The study addresses the central challenge of modular, enantioselective synthesis of carbocyclic C-nucleosides by leveraging a desymmetrizing rhodium-catalyzed SMC of racemic allyl chlorides with heteroaryl boronic acids. The methodology consistently delivers high enantioselectivity and diastereoselectivity across a range of heterocycles, particularly with 2-halo-pyridyl, furan, and pyrrole boronic acids, establishing a general entry to enantioenriched cyclopentenes that can be elaborated to CC-Ns. The subsequent hydroborylation–Matteson homologation–oxidation sequence installs the 5′-hydroxymethyl group with full regio- and stereocontrol, enabling access to carbocyclic ribose analogs. Attempts to directly incorporate complex nucleobase boronic acids (Strategy B) underscored key limitations: instability of complex boronic acids (e.g., protodeboronation), catalyst incompatibilities, and downstream functionalization challenges (e.g., homologation failure for pyrrolo-triazine).

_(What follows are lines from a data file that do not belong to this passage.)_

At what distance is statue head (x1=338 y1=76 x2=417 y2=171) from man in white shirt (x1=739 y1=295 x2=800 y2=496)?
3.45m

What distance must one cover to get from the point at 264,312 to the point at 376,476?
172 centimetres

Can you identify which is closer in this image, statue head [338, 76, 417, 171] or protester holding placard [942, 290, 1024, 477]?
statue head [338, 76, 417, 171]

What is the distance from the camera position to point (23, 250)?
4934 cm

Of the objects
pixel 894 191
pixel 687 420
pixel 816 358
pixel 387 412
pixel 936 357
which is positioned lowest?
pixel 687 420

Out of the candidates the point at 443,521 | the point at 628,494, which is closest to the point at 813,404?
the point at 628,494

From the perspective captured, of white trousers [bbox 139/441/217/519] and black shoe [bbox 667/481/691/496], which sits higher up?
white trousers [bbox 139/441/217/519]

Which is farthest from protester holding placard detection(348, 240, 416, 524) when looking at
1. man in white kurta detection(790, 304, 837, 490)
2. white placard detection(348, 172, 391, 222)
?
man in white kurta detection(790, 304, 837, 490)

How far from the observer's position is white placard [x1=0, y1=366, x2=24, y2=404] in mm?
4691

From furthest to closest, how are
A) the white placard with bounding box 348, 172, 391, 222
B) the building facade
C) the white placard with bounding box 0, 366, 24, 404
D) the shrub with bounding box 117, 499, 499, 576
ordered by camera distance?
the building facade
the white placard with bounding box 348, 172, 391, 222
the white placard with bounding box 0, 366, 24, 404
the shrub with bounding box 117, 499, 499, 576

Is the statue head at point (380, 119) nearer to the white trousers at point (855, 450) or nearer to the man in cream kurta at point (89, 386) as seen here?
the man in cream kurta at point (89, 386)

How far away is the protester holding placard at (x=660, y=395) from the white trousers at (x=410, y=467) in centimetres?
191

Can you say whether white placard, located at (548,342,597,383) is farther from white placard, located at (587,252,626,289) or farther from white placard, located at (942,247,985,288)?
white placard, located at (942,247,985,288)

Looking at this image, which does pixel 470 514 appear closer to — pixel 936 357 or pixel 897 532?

In contrast, the late-stage modification strategy (Strategy C) proved robust, transforming simpler heterocycles (e.g., furan) into carboxylic acids that serve as versatile platforms for constructing complex nucleobases, as shown by the synthesis of a benzimidazole CC-N and a carbocyclic Showdomycin analog. These results highlight the modularity and practicality of Strategy C for generating libraries of complex CC-Ns and demonstrate scalability suitable for multi-step sequences.

This work introduces modular, catalytic asymmetric routes to carbocyclic C-nucleosides. A rhodium-catalyzed asymmetric Suzuki–Miyaura-type coupling desymmetrizes a racemic bicyclic allyl chloride to deliver enantioenriched cyclopentenes, which are converted to ribose analogs via a stereocontrolled hydroborylation–homologation–oxidation sequence. The method tolerates a variety of heterocycles (2-halo-pyridines, furans, pyrroles) and scales to gram quantities. While direct incorporation of complex nucleobase boronic acids is possible in select cases, it is hampered by instability and incompatibility issues. A late-stage modification approach from simpler heterocycles provides a practical pathway to complex CC-Ns, demonstrated by the synthesis of a benzimidazole CC-N and a carbocyclic Showdomycin analog. Future directions include: developing more stable/compatible complex boronates (e.g., alternative protecting groups, boronate classes), refining catalysts/conditions to better accommodate multi-heteroatom nucleobases, exploring homologation protocols compatible with nitrogen-rich frameworks, and expanding late-stage diversification manifolds from intermediates like carboxylic acid 12 to rapidly access diverse, bioactive CC-N scaffolds.

- Complex heteroaryl boronic acids (particularly multi-heteroatom nucleobases) are difficult to prepare, often unstable, and prone to protodeboronation, limiting direct SMC applicability. - Some heterocycles (e.g., certain chloropyridines and cyano-pyrrole derivatives) decomposed under hydroborylation conditions. - Matteson homologation was incompatible with nitrogen-rich substrates (e.g., pyrrolo-triazine intermediate 4q), preventing installation of the 5′-CH2OH group in those cases. - Enantioselectivity decreased for some more complex or dihalo-substituted pyridines (e.g., 80% ee), and yields varied significantly for ortho-substituted systems. - Late-stage modification adds steps relative to direct coupling and may require substrate-specific optimization for sensitive functionalities.